And the Academy Award for Best Actor in a motion picture goes to…Eddie Redmayne…for his role of Stephen Hawking in The Theory of Everything. What a moment. The cameras switched over to a very disappointed Michael Keaton who was really counting on giving his acceptance speech. That didn’t happen. The Academy gave it to the relative novice because of the masterful job he did in portraying Stephen Hawking the Nobel Prize winning physicist and a victim of ALS.
Redmayne, in the tradition of many other great actors like Daniel Day-Lewis in My Left Foot, and Dustin Hoffman in Tootsie, won the award because of the difficulty of the role. It required putting himself in the place of an another and actually becoming that person. For Lewis it was the palsied Christy Brown, for Hoffman it was the role of a woman, and for Redmayne it was Hawking, who has been confined to a wheelchair and cannot speak since 1985.
Amazing performances all. The one quality that makes those roles possible: empathy.
The dictionary defines empathy as:
The art of stepping imaginatively into the shoes of another person, understanding their feelings and perspectives, and using that understanding to guide your actions.
As dentists we must master the “art” of empathy in order to be truly successful. Empathy and the habits that are necessary to develop, will be the trait that will separate dentists in the future.
We live in a time where there is a deficit of empathy. Most of us are overly concerned with ourselves rather than “the other.” It’s a paradox, but none other than the famous motivational speaker, Zig Ziglar used to say, “You will get all you want in life, if you help enough other people get what they want.”
I take nothing away from Michael Keaton and as I will explain I really liked his movie Birdman better, but as far as acting performances go Redmayne became Stephen Hawking.
You see, Birdman, Keaton’s award winning movie discussed just that sentiment. It was subtitled, The Unexpected Virtue of Ignorance. What does that mean?
It can be summed up in a scene where Keaton is arguing with a reviewer about how good an actor he is (in the movie…not in real life…seems to be his haunting theme). She tells him he’s a celebrity, not an actor.
So what is the difference? Today it’s easy to become a celebrity…yes, even in a field like dentistry. I see so many dentists who are more interested in Facebook and Twitter (a theme also revealed in Birdman—when he walked down Broadway in his whitey tighties, I guess that was the unexpected virtue of ignorance.), than in truly treating each and every patient with empathy. They want to become celebrities—smile artists.
Empathy is what makes us human. It keeps everything real. The question is, can it be developed or is it just something we have or not.
I guess, if actors can develop it, we can create the habit of empathy.
When I studied the Pankey philosophy, I noted that L.D. Pankey used the word virtue a lot. Aristotle used that word. I never quite grasped what it meant to the Greeks, but the writers of Birdman also used it in their subtitle.

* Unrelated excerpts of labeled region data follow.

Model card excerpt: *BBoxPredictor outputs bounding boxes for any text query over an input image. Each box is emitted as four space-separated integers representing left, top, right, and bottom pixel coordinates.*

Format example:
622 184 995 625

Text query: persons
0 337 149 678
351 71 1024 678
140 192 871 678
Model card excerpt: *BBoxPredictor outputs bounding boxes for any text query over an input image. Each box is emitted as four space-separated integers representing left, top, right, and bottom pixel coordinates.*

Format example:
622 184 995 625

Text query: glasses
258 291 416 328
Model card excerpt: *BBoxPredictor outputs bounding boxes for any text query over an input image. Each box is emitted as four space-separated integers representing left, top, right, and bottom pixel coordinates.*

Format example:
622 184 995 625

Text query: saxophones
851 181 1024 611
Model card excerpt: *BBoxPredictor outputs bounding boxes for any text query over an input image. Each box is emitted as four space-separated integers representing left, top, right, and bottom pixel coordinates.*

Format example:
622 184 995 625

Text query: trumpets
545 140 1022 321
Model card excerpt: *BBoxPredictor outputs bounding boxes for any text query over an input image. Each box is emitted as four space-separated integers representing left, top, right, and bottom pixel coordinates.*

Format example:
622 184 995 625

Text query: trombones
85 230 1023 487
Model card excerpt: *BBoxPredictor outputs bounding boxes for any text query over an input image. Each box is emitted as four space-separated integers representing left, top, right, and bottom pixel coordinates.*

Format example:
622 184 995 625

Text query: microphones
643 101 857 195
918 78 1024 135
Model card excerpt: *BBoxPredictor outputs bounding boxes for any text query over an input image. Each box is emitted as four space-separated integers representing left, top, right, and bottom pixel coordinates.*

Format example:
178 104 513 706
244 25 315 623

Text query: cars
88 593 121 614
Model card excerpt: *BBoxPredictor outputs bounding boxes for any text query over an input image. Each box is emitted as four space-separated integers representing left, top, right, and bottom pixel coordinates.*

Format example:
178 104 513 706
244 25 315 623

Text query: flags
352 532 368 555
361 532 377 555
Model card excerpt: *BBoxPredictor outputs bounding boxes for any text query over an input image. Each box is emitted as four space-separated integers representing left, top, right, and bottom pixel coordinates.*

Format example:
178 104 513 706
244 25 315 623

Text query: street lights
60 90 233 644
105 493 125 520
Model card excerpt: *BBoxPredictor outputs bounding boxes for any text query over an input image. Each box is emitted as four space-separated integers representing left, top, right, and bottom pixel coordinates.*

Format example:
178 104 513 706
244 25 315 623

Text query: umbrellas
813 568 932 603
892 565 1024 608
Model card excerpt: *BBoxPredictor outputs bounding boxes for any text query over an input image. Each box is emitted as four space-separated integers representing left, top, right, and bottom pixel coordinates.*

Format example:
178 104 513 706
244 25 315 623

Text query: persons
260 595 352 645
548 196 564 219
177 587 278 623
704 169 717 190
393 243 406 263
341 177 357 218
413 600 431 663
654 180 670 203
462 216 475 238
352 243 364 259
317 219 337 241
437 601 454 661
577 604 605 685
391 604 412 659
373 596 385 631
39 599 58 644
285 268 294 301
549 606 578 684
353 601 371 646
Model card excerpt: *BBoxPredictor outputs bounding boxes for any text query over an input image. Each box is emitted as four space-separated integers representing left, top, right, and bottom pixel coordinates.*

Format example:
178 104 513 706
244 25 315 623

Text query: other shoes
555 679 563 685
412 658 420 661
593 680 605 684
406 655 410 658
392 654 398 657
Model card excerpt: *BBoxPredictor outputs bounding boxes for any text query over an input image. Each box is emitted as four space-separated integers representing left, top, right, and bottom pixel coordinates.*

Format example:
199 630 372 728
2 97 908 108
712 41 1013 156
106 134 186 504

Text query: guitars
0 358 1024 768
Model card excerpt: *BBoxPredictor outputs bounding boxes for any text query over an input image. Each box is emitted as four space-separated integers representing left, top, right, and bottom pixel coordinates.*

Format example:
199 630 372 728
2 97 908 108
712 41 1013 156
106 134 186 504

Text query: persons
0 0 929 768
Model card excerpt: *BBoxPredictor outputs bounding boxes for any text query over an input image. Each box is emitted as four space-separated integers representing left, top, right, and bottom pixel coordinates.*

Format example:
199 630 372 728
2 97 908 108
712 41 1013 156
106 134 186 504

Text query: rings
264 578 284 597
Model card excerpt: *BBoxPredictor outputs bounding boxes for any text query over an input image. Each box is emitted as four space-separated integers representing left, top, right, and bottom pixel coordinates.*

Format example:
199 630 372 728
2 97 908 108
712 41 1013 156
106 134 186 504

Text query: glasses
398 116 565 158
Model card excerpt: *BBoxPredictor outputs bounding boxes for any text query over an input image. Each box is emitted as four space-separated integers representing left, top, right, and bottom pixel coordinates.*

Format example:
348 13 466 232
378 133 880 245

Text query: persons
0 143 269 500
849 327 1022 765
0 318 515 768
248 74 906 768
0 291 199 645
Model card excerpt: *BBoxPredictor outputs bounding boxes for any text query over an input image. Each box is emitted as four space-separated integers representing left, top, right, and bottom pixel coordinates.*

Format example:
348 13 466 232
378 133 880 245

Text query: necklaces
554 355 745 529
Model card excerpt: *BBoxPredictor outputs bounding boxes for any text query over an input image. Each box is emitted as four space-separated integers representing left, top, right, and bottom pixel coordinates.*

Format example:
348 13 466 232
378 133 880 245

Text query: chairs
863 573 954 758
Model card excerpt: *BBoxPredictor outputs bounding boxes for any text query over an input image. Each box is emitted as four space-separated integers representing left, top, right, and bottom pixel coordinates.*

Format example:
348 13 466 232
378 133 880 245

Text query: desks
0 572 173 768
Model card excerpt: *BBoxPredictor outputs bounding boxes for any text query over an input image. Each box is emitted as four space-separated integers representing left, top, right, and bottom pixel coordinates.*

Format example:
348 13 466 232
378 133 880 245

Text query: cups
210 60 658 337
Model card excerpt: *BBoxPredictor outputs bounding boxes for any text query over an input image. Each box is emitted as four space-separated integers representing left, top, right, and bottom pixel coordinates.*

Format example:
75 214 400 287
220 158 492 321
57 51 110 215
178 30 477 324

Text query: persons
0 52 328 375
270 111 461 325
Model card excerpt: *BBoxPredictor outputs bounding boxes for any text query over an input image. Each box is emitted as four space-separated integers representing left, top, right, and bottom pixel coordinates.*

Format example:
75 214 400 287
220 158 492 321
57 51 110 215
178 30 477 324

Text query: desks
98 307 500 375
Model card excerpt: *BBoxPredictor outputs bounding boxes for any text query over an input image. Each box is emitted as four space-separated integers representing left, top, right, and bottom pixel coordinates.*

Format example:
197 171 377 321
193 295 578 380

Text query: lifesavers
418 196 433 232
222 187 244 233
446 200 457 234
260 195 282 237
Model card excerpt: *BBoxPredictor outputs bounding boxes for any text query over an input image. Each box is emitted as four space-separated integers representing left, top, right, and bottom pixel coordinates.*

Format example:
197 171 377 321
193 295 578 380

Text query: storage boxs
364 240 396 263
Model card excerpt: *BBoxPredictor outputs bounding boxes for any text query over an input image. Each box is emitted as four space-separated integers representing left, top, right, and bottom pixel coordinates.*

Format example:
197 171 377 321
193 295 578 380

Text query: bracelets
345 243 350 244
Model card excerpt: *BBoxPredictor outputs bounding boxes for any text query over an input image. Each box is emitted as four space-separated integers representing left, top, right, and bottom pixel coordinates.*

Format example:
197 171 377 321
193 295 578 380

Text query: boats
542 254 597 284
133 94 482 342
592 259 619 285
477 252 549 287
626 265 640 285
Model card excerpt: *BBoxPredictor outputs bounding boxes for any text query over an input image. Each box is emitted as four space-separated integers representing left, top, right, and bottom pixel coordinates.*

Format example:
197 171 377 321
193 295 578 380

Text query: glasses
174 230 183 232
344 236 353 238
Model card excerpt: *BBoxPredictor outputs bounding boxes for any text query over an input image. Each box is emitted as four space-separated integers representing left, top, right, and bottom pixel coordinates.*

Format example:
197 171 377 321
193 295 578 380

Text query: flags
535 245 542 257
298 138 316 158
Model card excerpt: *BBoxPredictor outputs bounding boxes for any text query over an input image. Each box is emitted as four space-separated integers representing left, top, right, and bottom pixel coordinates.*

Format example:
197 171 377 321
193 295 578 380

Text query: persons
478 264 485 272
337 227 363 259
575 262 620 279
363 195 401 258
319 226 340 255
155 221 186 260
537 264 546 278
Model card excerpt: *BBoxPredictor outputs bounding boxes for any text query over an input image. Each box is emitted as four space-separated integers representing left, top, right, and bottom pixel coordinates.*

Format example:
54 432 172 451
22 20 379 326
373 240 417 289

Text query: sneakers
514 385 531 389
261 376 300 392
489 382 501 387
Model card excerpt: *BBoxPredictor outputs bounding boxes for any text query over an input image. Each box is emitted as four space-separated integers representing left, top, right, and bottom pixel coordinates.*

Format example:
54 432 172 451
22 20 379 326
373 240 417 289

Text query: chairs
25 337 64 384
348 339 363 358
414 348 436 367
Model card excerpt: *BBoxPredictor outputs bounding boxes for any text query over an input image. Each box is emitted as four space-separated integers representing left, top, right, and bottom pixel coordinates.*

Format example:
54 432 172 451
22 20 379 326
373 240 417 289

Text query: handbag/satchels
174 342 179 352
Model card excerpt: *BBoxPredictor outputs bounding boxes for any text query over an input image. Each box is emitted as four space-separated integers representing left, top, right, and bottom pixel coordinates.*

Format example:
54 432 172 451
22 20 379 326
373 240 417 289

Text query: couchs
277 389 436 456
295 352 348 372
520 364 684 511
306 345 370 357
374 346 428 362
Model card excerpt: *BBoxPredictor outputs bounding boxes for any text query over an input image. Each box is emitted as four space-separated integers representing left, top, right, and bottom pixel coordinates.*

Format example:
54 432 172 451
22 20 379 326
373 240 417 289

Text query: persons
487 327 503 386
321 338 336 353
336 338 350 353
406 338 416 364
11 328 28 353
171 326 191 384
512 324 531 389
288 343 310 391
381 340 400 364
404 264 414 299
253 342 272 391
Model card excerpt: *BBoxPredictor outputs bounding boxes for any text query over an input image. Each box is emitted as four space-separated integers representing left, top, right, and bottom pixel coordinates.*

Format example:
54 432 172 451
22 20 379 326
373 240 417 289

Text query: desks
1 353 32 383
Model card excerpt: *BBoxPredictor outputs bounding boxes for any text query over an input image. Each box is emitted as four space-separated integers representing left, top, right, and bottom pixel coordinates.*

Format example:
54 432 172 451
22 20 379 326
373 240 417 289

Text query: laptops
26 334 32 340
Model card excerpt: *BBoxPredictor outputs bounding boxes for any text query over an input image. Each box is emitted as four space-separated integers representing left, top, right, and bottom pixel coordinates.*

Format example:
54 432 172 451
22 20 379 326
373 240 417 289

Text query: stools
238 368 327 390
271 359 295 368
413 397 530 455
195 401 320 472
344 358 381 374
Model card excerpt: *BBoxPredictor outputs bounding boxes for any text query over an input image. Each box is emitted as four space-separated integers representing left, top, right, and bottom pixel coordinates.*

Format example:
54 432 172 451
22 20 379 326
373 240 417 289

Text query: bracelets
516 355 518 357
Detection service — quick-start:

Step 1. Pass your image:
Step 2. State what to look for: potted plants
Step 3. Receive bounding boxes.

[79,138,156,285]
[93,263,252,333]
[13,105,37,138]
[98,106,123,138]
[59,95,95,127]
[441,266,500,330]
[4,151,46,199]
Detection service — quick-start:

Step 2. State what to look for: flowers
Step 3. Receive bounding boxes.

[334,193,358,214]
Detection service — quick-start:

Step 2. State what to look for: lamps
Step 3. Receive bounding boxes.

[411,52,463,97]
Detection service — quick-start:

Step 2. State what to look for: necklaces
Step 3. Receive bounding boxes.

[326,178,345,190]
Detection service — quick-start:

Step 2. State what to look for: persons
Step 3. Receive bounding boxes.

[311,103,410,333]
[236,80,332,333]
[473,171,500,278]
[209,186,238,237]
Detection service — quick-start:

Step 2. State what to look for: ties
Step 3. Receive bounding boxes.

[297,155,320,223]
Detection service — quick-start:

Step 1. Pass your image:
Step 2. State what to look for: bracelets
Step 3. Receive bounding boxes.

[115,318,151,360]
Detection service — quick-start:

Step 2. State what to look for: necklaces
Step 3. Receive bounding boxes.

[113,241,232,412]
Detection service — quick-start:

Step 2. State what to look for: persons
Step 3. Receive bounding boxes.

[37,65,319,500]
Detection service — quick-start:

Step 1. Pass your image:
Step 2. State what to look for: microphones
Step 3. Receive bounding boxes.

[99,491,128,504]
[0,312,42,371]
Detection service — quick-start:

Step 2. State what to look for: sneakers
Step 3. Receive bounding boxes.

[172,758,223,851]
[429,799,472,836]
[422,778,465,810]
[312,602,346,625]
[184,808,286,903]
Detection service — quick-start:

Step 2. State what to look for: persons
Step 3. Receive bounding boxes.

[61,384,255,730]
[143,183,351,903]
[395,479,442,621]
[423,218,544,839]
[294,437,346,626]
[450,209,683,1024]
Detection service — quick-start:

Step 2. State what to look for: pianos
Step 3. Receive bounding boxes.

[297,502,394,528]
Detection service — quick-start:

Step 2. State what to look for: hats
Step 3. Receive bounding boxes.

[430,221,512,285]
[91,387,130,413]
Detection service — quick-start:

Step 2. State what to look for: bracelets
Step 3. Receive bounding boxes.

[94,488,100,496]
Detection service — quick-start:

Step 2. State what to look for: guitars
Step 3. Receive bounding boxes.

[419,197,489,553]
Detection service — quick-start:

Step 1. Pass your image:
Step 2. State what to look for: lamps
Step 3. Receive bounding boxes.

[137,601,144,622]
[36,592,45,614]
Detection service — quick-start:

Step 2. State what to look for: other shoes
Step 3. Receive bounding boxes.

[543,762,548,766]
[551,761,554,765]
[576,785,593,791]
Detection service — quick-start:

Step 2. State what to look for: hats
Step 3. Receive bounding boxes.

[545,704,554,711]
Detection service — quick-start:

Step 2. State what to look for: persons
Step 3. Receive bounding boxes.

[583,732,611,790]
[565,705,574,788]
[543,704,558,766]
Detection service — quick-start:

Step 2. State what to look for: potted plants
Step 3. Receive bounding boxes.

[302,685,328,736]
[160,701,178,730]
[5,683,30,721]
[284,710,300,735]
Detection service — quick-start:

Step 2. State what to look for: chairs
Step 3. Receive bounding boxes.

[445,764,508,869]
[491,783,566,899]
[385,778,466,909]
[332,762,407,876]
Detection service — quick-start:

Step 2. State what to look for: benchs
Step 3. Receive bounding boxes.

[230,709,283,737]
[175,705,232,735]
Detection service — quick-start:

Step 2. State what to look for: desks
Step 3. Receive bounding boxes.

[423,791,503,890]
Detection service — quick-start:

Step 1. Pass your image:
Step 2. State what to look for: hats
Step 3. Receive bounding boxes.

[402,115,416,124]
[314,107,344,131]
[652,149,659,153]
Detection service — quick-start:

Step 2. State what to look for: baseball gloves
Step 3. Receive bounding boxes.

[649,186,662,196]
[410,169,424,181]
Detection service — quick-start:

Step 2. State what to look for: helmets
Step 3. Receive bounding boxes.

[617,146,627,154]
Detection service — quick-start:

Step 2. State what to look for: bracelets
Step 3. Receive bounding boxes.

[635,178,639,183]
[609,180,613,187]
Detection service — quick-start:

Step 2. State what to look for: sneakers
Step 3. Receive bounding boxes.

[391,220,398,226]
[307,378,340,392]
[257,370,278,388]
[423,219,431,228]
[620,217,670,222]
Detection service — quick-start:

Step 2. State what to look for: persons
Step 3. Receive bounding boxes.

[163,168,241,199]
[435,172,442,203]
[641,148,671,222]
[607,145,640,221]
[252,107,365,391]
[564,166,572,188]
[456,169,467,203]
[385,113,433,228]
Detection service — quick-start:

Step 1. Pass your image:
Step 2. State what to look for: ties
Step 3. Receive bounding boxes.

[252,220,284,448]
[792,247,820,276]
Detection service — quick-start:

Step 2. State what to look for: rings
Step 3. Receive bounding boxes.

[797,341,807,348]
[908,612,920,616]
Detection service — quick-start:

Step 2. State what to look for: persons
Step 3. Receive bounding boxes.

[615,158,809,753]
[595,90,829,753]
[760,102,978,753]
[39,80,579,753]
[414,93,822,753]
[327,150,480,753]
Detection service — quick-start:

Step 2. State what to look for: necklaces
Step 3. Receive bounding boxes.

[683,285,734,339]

A virtue refers to actions taken to create a level of excellence. It takes practice to develop excellence, and enough good habits lead to what Aristotle called the “good life.”
Dentists understand this when it comes to technical practice…but what about the habit of empathy, or as Stephen Covey said, “Seek first to understand, before trying to be understood.”
What are some things we can do to develop empathy:
Become Spock-like. Get into a mind-meld mindset. Imagine yourself knowing what the other is thinking.
Follow the Platinum Rule—I used to think the Golden Rule was the right thing but the Platinum Rule states that you should treat people not as you would want to be treated but as they want to be treated. As if you were the other.
Use creative storytelling to imagine yourself in the life of the other. Great empathists like Gandhi, and Nelson Mandela were masters of this.
Immerse yourself in the actual dental experience, Feel that fear, feel the financial pressure. Many dentists are masters of the “should,” without ever having experienced what it is to have extensive dentistry.
Practice the art of conversation. Learn the language of empathy and take the time to understand patients.
Be curious about the lives of patients…as Pankey used to say, their circumstances, objectives and temperament.
Share your story with people…get deep. Go further than small talk about the weather and sports. As author Bren’e Brown advises, become vulnerable.
These are just a few of the things that we can do to practice empathy. Readers of my book, Art of Examination, know that the dentists can build these into their daily practice…so in the end they will not only play the role of a real human dentist but they can actually become one.